= Publication of Domesday Book =

The text of Domesday Book, the record of the great survey of England completed in 1086 executed for William I of England, was first edited by Abraham Farley in the 1770s. The first facsimile edition of the manuscripts was made in a project led by the cartographer Henry James in the 1860s. An English translation of the Latin text for most counties was published by the Victoria County History (VCH) during much of the 20th century.

A new English translation of the entire text was prepared for the Phillimore Edition, published 1975-1992 for Phillimore & Co under the general editorship of John Morris. The Phillimore Edition is synoptic, placing its translation alongside a facsimile of Farley's edition, and is published in a separate volume for each county. The Phillimore translation did not, however supersede the VCH one as the most authoritative.
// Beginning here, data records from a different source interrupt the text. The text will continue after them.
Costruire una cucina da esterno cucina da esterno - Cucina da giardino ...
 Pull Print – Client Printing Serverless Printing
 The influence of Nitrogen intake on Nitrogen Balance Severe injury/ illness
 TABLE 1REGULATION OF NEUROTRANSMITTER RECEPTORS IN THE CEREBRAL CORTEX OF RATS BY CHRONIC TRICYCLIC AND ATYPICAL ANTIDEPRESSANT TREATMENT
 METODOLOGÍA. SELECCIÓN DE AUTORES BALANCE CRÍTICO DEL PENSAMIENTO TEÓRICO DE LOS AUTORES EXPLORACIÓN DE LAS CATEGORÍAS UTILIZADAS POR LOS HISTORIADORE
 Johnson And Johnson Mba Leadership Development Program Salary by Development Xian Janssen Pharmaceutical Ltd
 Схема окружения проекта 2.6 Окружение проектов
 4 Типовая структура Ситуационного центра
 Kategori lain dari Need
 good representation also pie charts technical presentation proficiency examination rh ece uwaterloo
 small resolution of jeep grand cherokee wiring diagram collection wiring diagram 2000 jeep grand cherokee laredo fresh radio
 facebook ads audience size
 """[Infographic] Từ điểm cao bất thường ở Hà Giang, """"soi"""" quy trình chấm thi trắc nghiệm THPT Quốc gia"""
The Alecto Editions are a series of high-quality bibliophile facsimiles published 1985-1992, with a new English translation in two separate volumes. The Alecto editorial board produced a corrected and standardized translation based on the VCH text. Penguin Books reprinted the Alecto Editions translation in a single volume published in hardback in 2002 and in paperback in 2003.

A digital edition of manuscript facsimile images alongside the text of the Phillimore translation was published as the "Domesday Explorer" on CD-ROM in 2000, publicly accessible as an online database since 2008.

== Abraham Farley's edition (1773–1783) ==
Domesday Book was an item of great interest to the antiquarian movement of the 18th century. This was the age of the county history, with many accounts of the English shires being published at this time, and Domesday Book, as a property record of early date that happened to be arranged by county, was a major source for the medieval history of all the counties encompassed by the survey.

The reconstituted Society of Antiquaries of London, founded in 1717 by Humfrey Wanley, John Bagford and John Talman, made it part of its mission to work towards the publication of a wide variety of ancient records, including Domesday. The Society struggled to achieve its aims, however, being afflicted by its members' limited resources and sheer lack of enthusiasm.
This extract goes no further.